Could the data below be printed out exactly, with the pictures left out?

[[ AVAILABLE DATA, beginning ]]

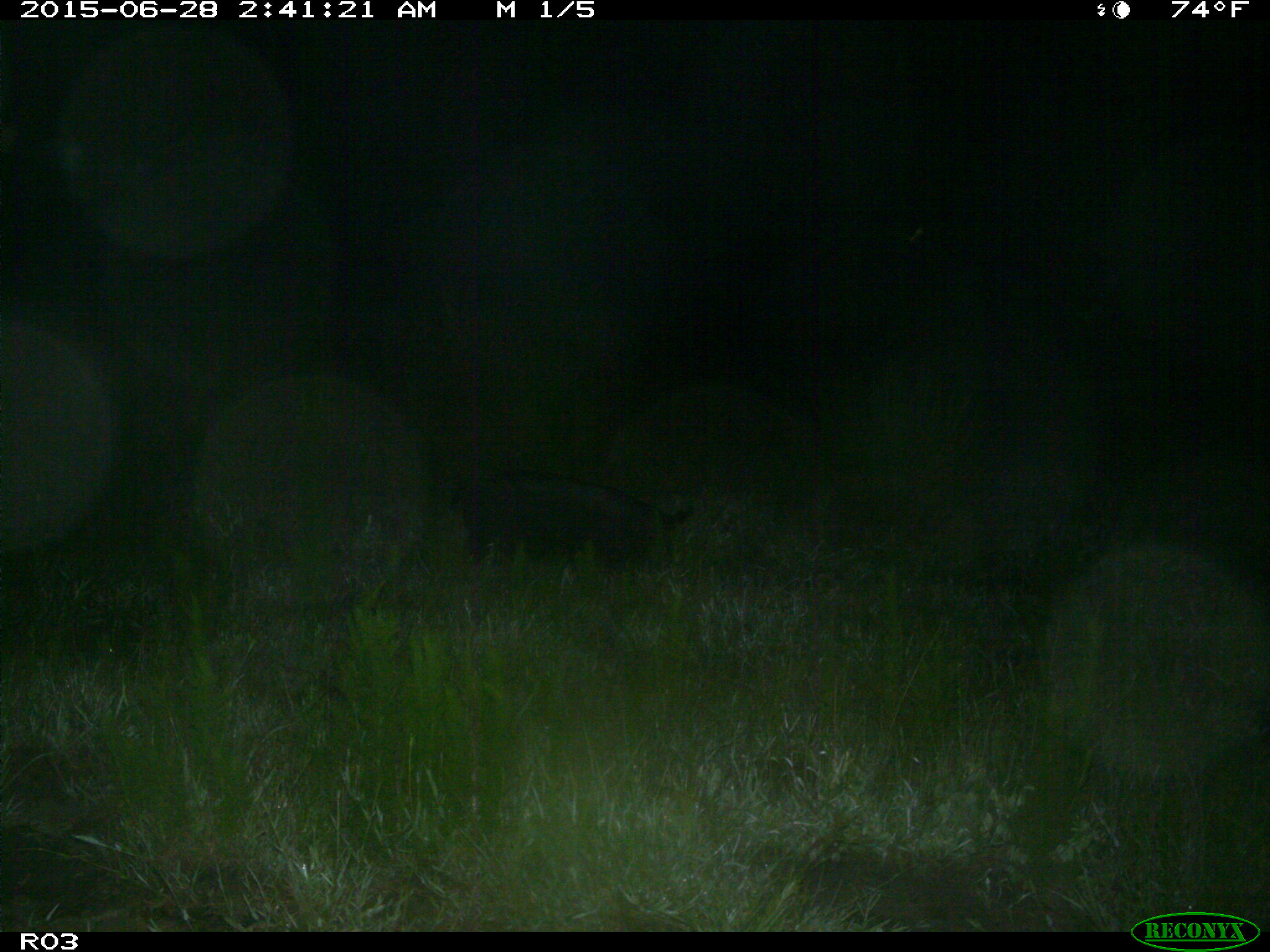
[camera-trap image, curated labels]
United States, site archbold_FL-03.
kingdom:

[[ AVAILABLE DATA, end ]]

→ **ANSWER SECTION**
[camera-trap image, curated labels]
United States, site archbold_FL-03.
kingdom:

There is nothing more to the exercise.